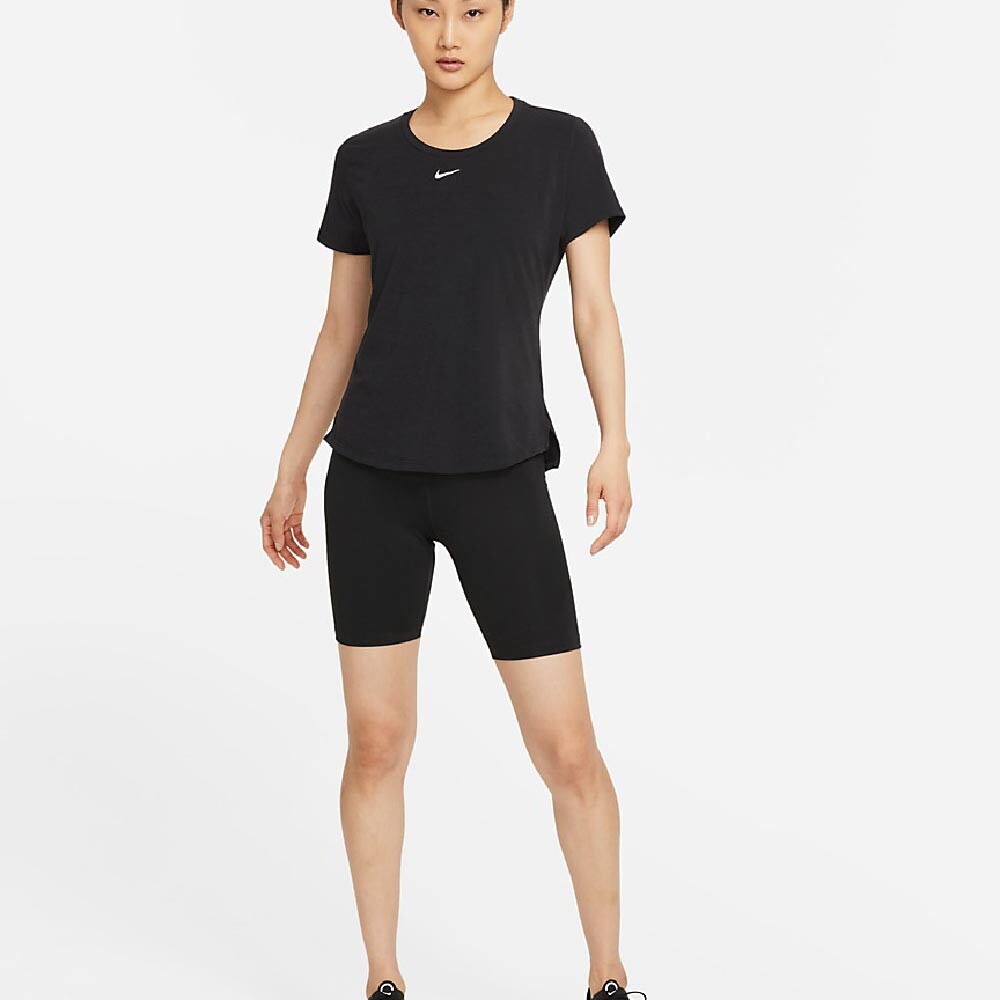 

Футболка Nike Dri-FIT One Luxe Women's Standard Fit, черный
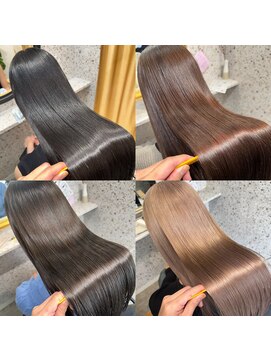 ラニヘアサロン(lani hair salon) #縮毛矯正#髪質改善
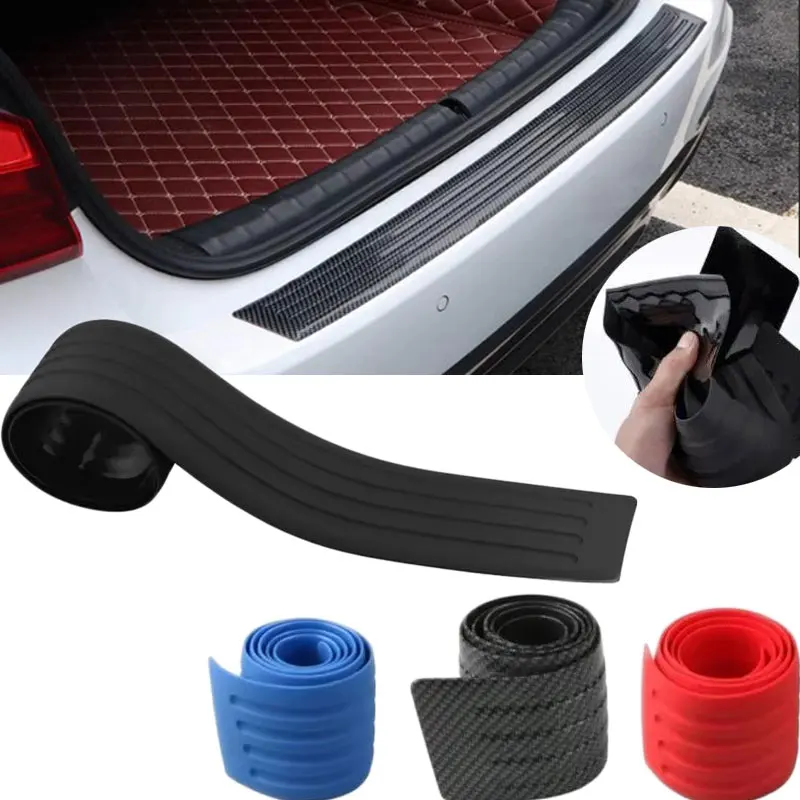 Car Trunk Protector Plate Rubber Car Rear Bumper Decorative Strip Anti-collision Anti-scratch Protection Stickers Accessories
Car Trunk Protector Plate Rubber Car Rear Bumper Decorative Strip Anti-collision Anti-scratch Protection Stickers Accessories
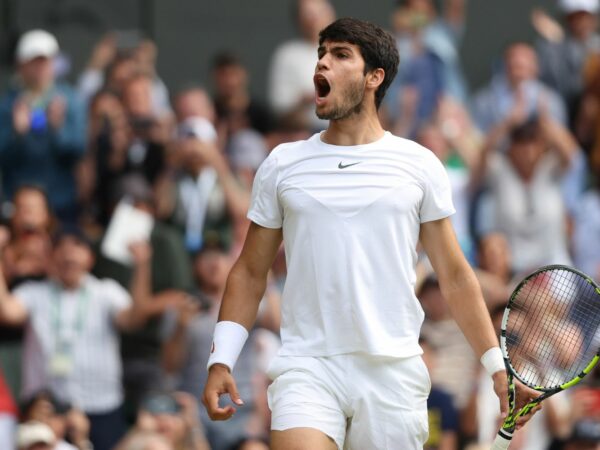 Carlos Alcaraz - Wimbledon 2023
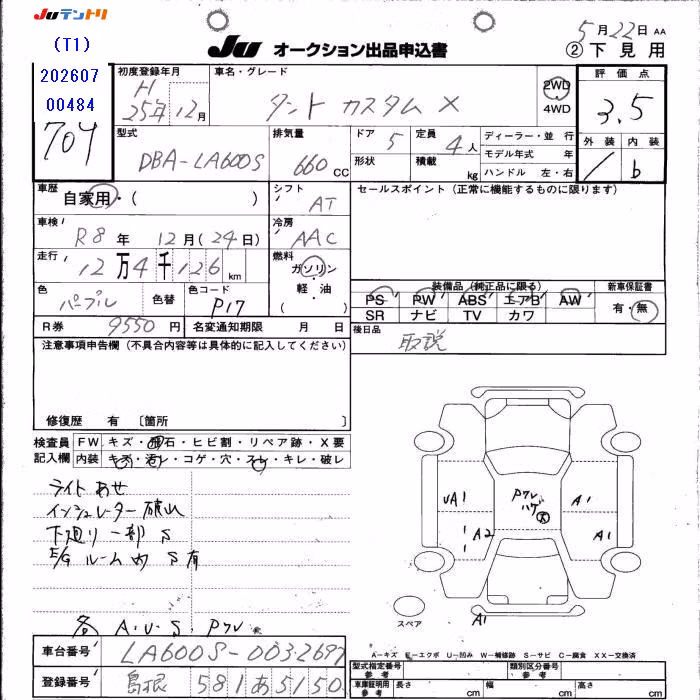 DAIHATSU TANTO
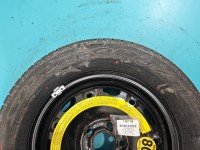 Koło zapasowe 14" dojazdowe dojazdówka Seat Ibiza IV 6J Rozstaw śrub: 5x100, Dunlop, R14 5J 5X100 ET35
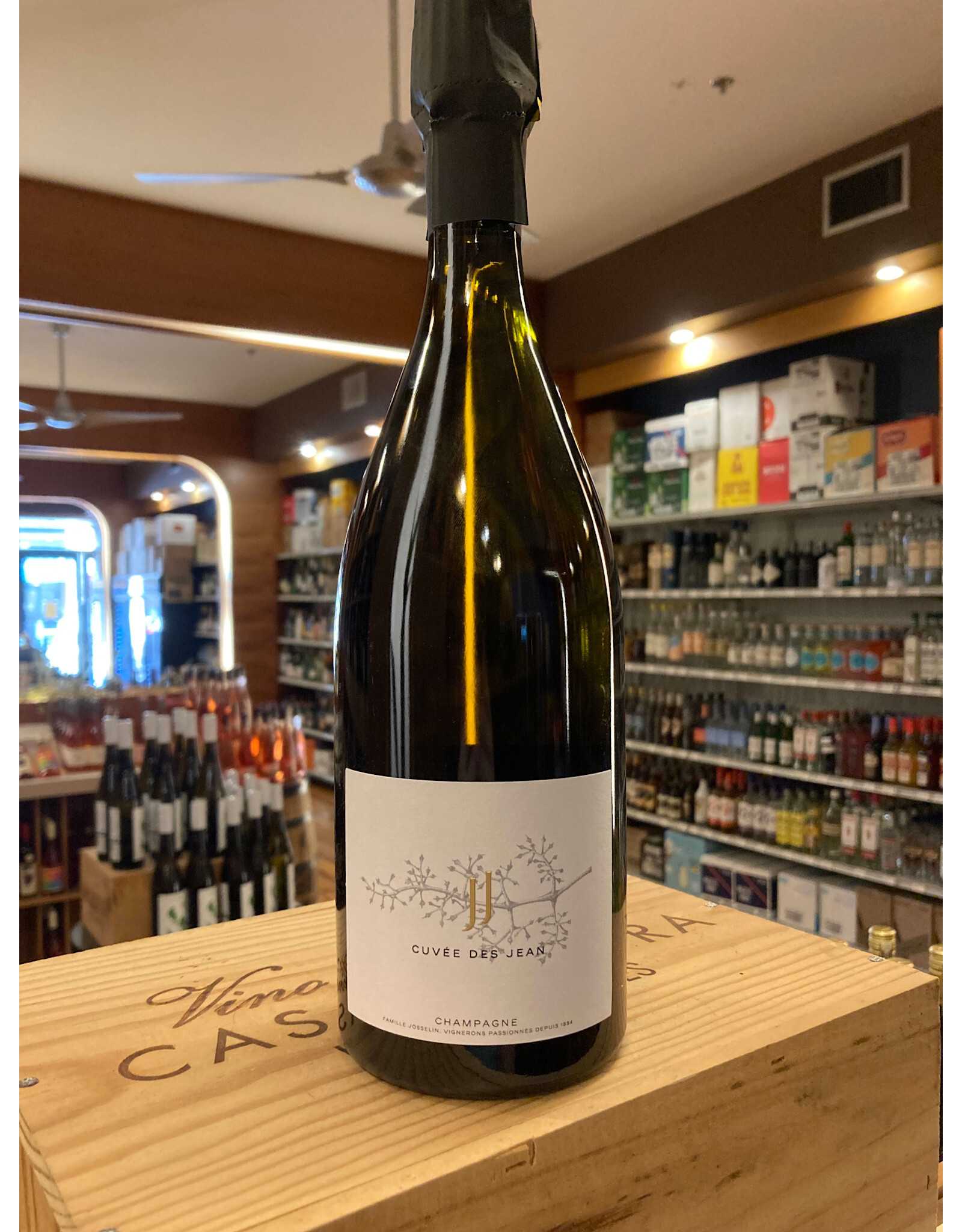 Jean Josselin Cuvee des Jean Extra Brut Champagne - 750 ML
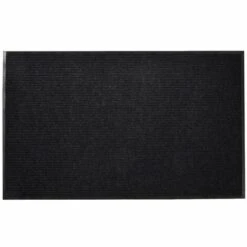 VIDAXL Zerbino Nero Pvc 90 X 60 Cm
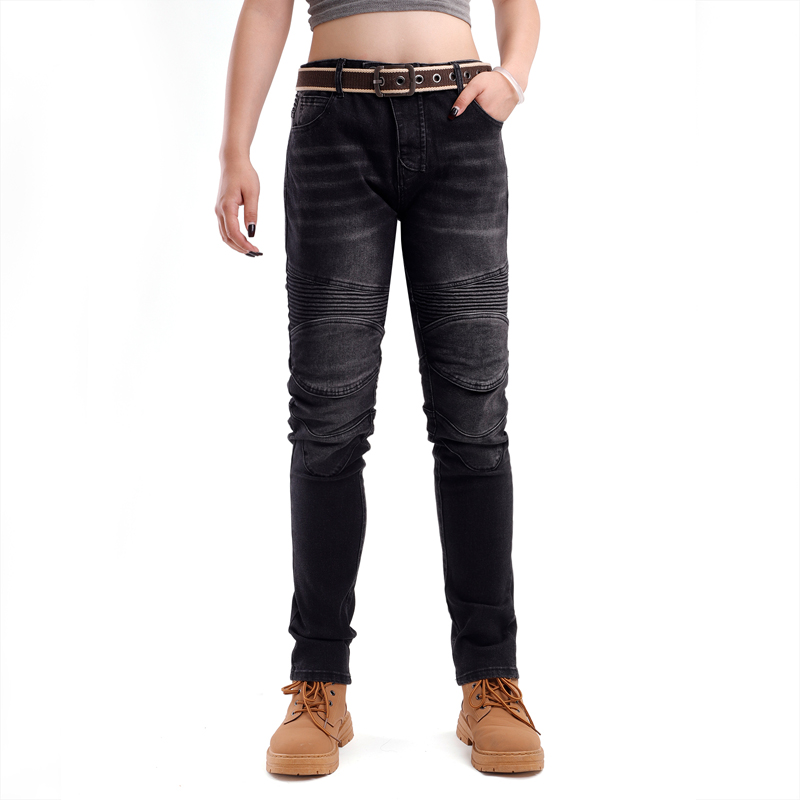 Pantalones vaqueros de motocic - Motorcycle Gear Women Pants reseña y precio
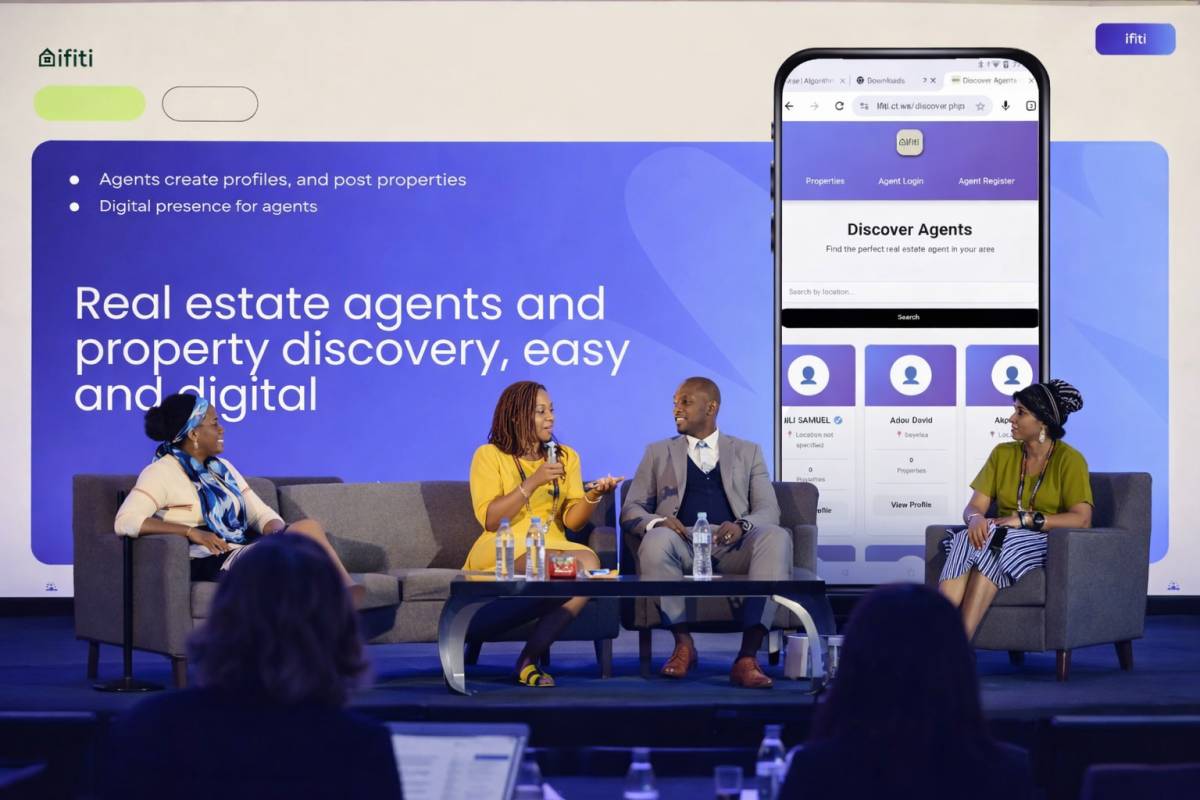 Designed to help you find agents and available properties across Nigeria — fast, easy, and stress-fr...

WHAT THE TASK REQUIRES
With the images removed, write out all of the material above exactly.

EXERCISE ANSWER
Футболка Nike Dri-FIT One Luxe Women's Standard Fit, черный
 ラニヘアサロン(lani hair salon) #縮毛矯正#髪質改善
 Car Trunk Protector Plate Rubber Car Rear Bumper Decorative Strip Anti-collision Anti-scratch Protection Stickers Accessories
Car Trunk Protector Plate Rubber Car Rear Bumper Decorative Strip Anti-collision Anti-scratch Protection Stickers Accessories
 Carlos Alcaraz - Wimbledon 2023
 DAIHATSU TANTO
 Koło zapasowe 14" dojazdowe dojazdówka Seat Ibiza IV 6J Rozstaw śrub: 5x100, Dunlop, R14 5J 5X100 ET35
 Jean Josselin Cuvee des Jean Extra Brut Champagne - 750 ML
 VIDAXL Zerbino Nero Pvc 90 X 60 Cm
 Pantalones vaqueros de motocic - Motorcycle Gear Women Pants reseña y precio
 Designed to help you find agents and available properties across Nigeria — fast, easy, and stress-fr...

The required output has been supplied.